By Debbie Emery - Radar Reporter
A Los Angeles area chef who confessed to killing his wife and then boiling her body in a slow cooker for four days was found guilty of second degree murder on Thursday.
David Viens, 49, had pleaded not guilty to murdering his 39-year-old wife, Dawn, in late 2009, despite admitting to the crime during a police interrogation in March 2011, where he divulged grisly details of how he disposed of her body in a 55-gallon drum used to collect used cooking grease and oil, which is later sucked out by a disposal company.
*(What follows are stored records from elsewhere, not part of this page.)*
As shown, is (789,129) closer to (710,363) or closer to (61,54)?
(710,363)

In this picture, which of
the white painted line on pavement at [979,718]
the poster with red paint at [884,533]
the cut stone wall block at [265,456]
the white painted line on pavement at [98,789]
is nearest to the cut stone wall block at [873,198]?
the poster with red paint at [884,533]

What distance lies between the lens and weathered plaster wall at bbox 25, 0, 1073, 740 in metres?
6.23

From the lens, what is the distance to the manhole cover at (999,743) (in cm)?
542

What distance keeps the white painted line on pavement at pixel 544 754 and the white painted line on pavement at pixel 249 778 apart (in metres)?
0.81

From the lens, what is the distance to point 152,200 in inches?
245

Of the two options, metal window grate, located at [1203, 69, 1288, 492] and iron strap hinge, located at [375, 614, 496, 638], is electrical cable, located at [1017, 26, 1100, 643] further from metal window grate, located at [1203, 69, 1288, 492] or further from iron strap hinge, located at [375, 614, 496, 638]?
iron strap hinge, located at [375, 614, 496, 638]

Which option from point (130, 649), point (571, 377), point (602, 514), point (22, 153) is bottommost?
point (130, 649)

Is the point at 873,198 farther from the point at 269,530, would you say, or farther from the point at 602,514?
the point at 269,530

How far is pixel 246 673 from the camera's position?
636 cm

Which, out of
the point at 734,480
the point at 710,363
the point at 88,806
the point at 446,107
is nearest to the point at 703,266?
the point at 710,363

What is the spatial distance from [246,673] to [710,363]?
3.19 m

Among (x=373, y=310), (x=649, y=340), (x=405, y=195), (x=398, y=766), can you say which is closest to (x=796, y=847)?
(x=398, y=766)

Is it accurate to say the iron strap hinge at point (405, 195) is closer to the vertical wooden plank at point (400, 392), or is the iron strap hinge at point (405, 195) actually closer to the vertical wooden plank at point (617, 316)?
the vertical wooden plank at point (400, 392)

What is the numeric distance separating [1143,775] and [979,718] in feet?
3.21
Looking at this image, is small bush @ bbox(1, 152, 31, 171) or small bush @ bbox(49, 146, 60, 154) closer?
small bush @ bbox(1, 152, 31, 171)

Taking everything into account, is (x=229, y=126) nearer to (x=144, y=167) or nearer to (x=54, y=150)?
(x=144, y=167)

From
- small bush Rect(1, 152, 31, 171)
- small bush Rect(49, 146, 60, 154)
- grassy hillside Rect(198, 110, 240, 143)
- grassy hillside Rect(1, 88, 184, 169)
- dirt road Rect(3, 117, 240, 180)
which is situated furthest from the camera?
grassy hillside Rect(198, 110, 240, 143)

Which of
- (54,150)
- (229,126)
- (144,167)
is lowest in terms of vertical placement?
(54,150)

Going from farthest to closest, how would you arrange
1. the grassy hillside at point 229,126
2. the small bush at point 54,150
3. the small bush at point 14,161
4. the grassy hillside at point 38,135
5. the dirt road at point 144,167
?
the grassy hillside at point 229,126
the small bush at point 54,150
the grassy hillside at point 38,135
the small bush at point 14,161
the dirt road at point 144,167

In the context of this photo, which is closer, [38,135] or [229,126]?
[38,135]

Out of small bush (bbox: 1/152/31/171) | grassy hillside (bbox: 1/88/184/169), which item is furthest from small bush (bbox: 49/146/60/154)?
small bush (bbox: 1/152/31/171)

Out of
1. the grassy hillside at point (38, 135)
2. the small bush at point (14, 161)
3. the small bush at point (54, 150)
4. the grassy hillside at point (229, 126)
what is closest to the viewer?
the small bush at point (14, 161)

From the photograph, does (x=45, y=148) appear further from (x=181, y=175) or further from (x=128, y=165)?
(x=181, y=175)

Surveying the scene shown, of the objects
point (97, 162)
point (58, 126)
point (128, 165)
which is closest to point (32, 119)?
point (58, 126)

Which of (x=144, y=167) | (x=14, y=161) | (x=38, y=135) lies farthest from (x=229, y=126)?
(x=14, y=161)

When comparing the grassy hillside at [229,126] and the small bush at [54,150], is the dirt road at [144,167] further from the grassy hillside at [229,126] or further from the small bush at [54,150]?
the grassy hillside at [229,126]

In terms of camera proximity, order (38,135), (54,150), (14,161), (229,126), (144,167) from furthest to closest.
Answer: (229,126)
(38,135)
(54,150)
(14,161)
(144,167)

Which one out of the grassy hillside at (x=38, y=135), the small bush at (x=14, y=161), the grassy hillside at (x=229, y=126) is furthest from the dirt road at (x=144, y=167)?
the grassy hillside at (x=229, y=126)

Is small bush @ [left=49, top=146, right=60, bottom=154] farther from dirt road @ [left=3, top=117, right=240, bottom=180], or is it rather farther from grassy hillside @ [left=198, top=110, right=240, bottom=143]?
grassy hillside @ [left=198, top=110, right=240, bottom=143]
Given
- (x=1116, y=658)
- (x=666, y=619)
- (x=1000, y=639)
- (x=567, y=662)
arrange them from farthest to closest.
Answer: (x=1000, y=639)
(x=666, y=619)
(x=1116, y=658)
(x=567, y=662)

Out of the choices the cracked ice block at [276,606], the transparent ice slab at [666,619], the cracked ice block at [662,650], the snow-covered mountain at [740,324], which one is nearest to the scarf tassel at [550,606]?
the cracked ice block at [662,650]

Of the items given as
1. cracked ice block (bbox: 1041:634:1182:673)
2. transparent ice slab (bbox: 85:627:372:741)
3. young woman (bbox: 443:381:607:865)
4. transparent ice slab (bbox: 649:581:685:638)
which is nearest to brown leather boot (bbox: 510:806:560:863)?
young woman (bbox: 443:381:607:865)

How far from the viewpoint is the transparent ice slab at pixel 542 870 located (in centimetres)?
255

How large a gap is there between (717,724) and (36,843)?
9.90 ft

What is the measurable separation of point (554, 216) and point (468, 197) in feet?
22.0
During the trial, defense attorney Fred McCurry did not challenge the premise that Dawn was dead, nor did he suggest that she was slain by someone other than her husband, reported the Los Angeles Times.
He did argue, however, that the evidence didn't support the first-degree murder conviction the prosecution was seeking, which requires proof of premeditation. "Dawn Viens died as an unintentional result of David Viens' actions," McCurry said. "That's not murder."
Jurors deliberated for 5 1/2 hours over three days before delivering the guilty verdict for the lesser charge.
As RadarOnline.com previously reported, when asked by Sgt. Richard Garcia what triggered the vicious attack, 49-year-old Viens replied: "For some reason I just got violent," because his wife had been "raising hell" in their apartment and he just wanted to sleep, he then went on to explain how he bound her hands and feet and duct-taped her mouth. "And that was it. I said, 'Good night.'"
Viens has not revealed exactly where the cold-hearted cooking took place, but it has been implied it was at the Thyme Contemporary Cafe in Lomita, between Torrance and San Pedro in Los Angeles County.
Afterwards, he told his wife's worried friends and relatives that she'd left him. To them, he appeared oddly unconcerned. Within weeks, he started dating a Thyme waitress named Kathy Galvan, who was two decades his junior, according to the Times.
The graphic confession was made while Viens was hospitalized after leaping off an 80-foot cliff in Palos Verdes in a suspected suicide attempt, but he has since pleaded not guilty to his wife's murder. He was so severely injured in the jump that he attended his murder trial in a wheelchair.